If you are going to be a single-family rental home investor in Key West, one of the most important terms you need to know what After Repair Value (ARV) is. The value of a property that has been fixed up or renovated is called the after repair value. More specifically, ARV refers to the estimated future value of the property, including all of the repairs and improvements. To figure out your property’s ARV and use it correctly, you will first need to know how to calculate it accurately.
To calculate your property’s after repair value, do a competitive market analysis. That is one of the best ways to do it. Look at comparable properties (comps) that have recently sold so you get a good idea of what your property’s new market value is going to be. Newly-sold properties similar to your new, improved rental house will most likely be listed so most investors would start by searching the multiple listing service (MLS). To start, you will want to find comps that are very similar to your property in age, size, location, construction method and style, and condition. Look for at least three recently sold comps (i.e., sold within the last 90 days) that detail recent upgrades or improvements.
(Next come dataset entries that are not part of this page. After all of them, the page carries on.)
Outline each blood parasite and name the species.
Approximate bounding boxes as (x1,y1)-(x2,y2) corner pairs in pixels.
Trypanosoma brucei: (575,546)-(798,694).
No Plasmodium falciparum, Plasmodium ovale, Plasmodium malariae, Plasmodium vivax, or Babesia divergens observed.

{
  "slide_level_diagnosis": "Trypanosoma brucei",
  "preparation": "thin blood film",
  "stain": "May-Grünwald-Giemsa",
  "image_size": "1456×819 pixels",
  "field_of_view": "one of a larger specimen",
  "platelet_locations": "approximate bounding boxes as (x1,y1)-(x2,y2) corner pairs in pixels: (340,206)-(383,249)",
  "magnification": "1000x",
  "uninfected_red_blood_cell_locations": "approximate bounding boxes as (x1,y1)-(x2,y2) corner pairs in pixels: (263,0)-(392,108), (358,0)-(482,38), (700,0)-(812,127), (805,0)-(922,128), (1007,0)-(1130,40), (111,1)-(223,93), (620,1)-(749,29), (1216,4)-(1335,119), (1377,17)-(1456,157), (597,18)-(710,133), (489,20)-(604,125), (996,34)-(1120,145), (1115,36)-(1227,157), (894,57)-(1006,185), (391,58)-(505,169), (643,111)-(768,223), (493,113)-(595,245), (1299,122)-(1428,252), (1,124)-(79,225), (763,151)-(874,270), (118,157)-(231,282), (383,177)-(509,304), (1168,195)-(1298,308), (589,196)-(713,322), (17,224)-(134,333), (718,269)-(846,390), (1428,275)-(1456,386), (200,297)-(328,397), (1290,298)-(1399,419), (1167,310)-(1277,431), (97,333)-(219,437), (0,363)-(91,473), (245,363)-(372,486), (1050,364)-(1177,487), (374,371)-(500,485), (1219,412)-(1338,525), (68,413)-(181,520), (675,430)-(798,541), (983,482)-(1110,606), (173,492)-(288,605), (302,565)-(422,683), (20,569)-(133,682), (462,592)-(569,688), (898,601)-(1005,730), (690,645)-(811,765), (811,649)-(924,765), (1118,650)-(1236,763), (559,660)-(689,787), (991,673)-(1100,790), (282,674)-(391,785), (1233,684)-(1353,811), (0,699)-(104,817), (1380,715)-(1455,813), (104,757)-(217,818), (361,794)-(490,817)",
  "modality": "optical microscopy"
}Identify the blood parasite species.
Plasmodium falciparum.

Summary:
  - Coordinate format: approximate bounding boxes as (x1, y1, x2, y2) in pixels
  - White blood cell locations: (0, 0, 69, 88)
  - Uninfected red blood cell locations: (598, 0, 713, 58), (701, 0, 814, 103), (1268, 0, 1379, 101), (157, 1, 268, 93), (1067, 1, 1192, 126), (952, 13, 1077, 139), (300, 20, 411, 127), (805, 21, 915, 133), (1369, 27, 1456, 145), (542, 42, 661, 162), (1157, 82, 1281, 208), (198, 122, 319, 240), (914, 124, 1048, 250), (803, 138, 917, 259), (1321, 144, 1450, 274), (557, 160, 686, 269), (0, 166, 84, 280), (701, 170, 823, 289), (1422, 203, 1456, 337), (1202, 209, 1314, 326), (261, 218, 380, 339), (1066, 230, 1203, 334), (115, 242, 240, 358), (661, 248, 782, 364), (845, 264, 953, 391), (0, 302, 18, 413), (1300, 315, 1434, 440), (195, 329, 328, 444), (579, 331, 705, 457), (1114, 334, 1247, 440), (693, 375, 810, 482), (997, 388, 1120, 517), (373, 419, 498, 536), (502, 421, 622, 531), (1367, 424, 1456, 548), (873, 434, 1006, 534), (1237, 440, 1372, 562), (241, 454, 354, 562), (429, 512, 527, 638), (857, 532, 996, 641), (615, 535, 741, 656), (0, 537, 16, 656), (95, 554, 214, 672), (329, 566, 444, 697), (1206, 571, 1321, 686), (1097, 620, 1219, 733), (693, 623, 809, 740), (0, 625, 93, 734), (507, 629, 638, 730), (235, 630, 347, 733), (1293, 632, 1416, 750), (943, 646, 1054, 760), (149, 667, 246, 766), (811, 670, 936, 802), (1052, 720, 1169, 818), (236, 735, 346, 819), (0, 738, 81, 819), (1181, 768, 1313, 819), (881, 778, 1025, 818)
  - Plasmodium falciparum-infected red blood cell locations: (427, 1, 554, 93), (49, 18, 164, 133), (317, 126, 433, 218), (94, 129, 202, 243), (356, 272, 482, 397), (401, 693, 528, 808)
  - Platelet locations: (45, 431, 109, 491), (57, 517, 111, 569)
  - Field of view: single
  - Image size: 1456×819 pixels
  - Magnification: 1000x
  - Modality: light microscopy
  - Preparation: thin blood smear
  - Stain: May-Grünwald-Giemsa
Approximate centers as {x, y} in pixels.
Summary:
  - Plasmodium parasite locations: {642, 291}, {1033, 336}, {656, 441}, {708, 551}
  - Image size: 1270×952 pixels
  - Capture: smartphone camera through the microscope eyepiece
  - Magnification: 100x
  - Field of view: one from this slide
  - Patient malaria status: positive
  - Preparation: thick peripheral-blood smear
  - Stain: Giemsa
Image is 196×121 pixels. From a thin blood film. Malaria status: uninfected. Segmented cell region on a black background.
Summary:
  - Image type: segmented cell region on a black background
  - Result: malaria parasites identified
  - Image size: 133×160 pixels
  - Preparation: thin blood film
Calculate your property’s after repair value after you have found three or more decent comps. One way is to compute the average sales price of the comps you found. For example, if you found three good comps, add their sold prices together, then divide by three, you would have the average price. The answer to your computation is your property’s after repair value (ARV), a number that should be used to estimate the likely sales price of your own single-family rental house after improvements and repairs.
If you want to be more precise, you can calculate your property’s after repair value by figuring out the average price per square foot of your comparable properties. Dividing the total sales price by the average square footage of your comps will give you this number. With an average price per square foot, you can then multiply that price by the number of square feet in your rental property. This method will a bit more precise than the first one, although you will need to do a few extra steps.
Once you know your property’s ARV, you can use it in several ways. For one, it helps in setting a more accurate rental rate. Once you understand how your improved property compares to others in the neighborhood, you can be sure that you are maximizing your rental home’s potential. After repair value is also one figure investors use when buying investment properties.
When purchasing property for investment, take 70% of the property’s after repair value and subtract the cost of repairs and improvements. The resulting figure will be the offer price. This will help you know where to start bidding for a property. In some cases, investors may go as high as 80% ARV, which significantly increases the chance of an acceptable offer. Don’t forget that the higher the ARV you use to determine your offer price, the higher the risk for your profit margins after the fact.
Calculating an accurate after repair value takes practice and skill. While several investors learn to do so on their own, you can opt to seek the assistance of a real estate professional or property management expert. Both can help you locate comparable properties and at the same time ensure that your calculations reflect the true nature of the property, its location, and its future potential as a rental house.